Deine Familie war zum Großteil mit vor Ort. Wie erlebten sie das Rennen?

Meine Eltern, zwei Brüder und meine kleine Schwester Mimi waren in Innsbruck, die wurden sogar von der Schule befreit. Meine älteren Brüder mussten daheim bleiben und auf die Hunde aufpassen. Die standen alle total unter Strom. Mimi sagt immer: Es darf alles passieren, du darfst nur nicht weinen. Damit kann sie schlecht umgehen. Im Ziel haben wir beide so geweint, das gab es so auch noch nicht. Ich glaube, alle waren einfach froh, dass ich es geschafft hatte. Das ging uns allen unheimlich nah. 

Was steht dieses Jahr noch bei dir an? 

Ich habe noch ein FKT-Projekt mit The North Face, mehr darf ich allerdings noch nicht verraten. Es wird ein Film gedreht, der andere Frauen zum Trailrunning ermutigen soll. Und dann gibt es noch andere Neuigkeiten, ich werde den UTMB laufen! Ich habe mit Pau Capell und Fernanda Maciel aus meinem Team gesprochen, ob es klug ist, dort zu starten.  Klar war es mein Wunsch, aber ich bin ja noch jung. Sie meinten beide, dass ein UTMB beim ersten Mal so gut wie nie klappt, man so viel lernt und ich deshalb früh genug damit anfangen soll.  

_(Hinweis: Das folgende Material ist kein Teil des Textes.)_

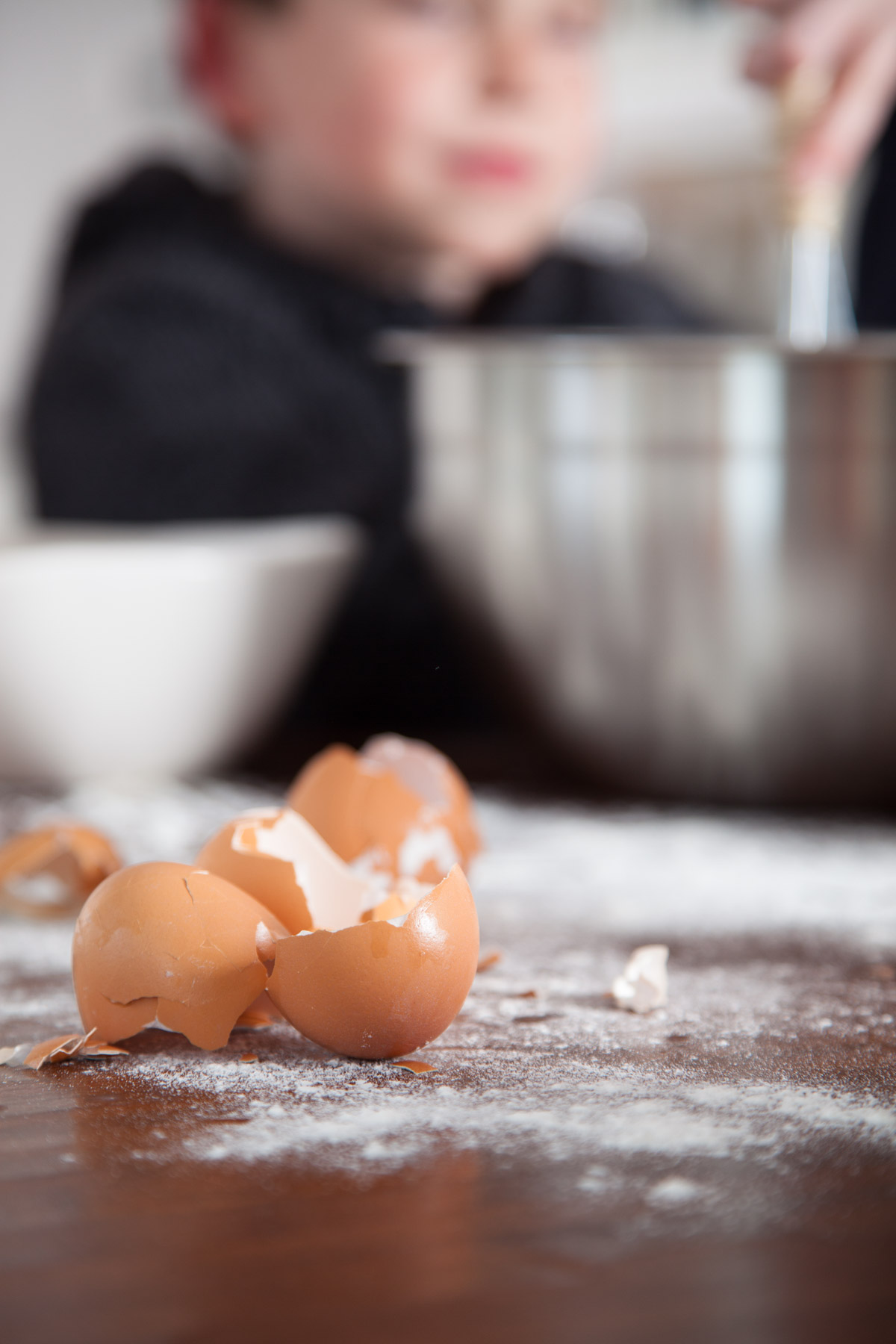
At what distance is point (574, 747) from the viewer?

Ich mache das jetzt einfach, stelle mich an die Startlinie und versuche, Spaß zu haben. Ich freue mich, aber ich habe natürlich auch großen Respekt. Ich werde jetzt viel trainieren, nachts zu laufen, mich nachts zu verpflegen und werde auch vier Wochen ins Höhentrainingslager gehen, um zu sehen, wie sich das auf meine Leistung auswirkt.